What you need to do: Return exactly the span of lines that opens with the line containing "content_type: application/x-javascript; charset=utf-8" and closes with the last line of the data, inclusive.

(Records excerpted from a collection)
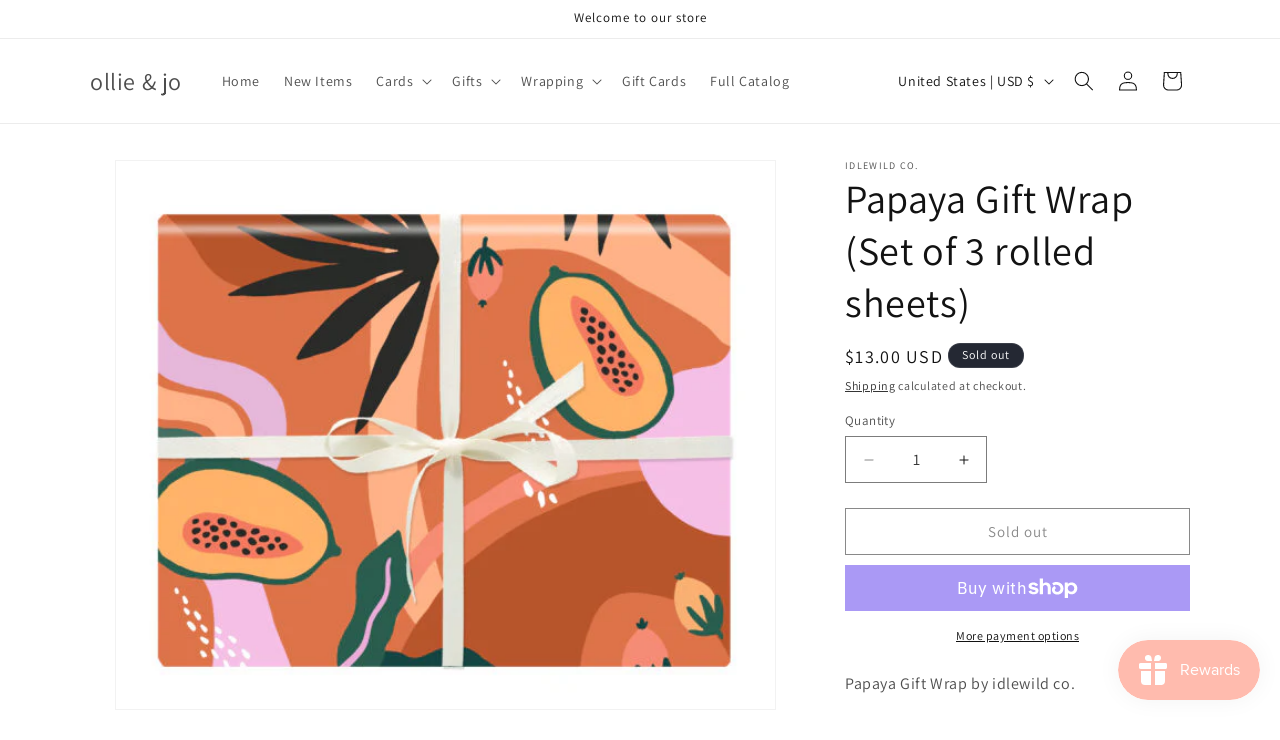

--- FILE ---
content_type: application/x-javascript; charset=utf-8
request_url: https://bundler.nice-team.net/app/shop/status/ollie-jo.myshopify.com.js?1768658647
body_size: -183
content:
var bundler_settings_updated='1693708070';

Task solution:
content_type: application/x-javascript; charset=utf-8
request_url: https://bundler.nice-team.net/app/shop/status/ollie-jo.myshopify.com.js?1768658647
body_size: -183
content:
var bundler_settings_updated='1693708070';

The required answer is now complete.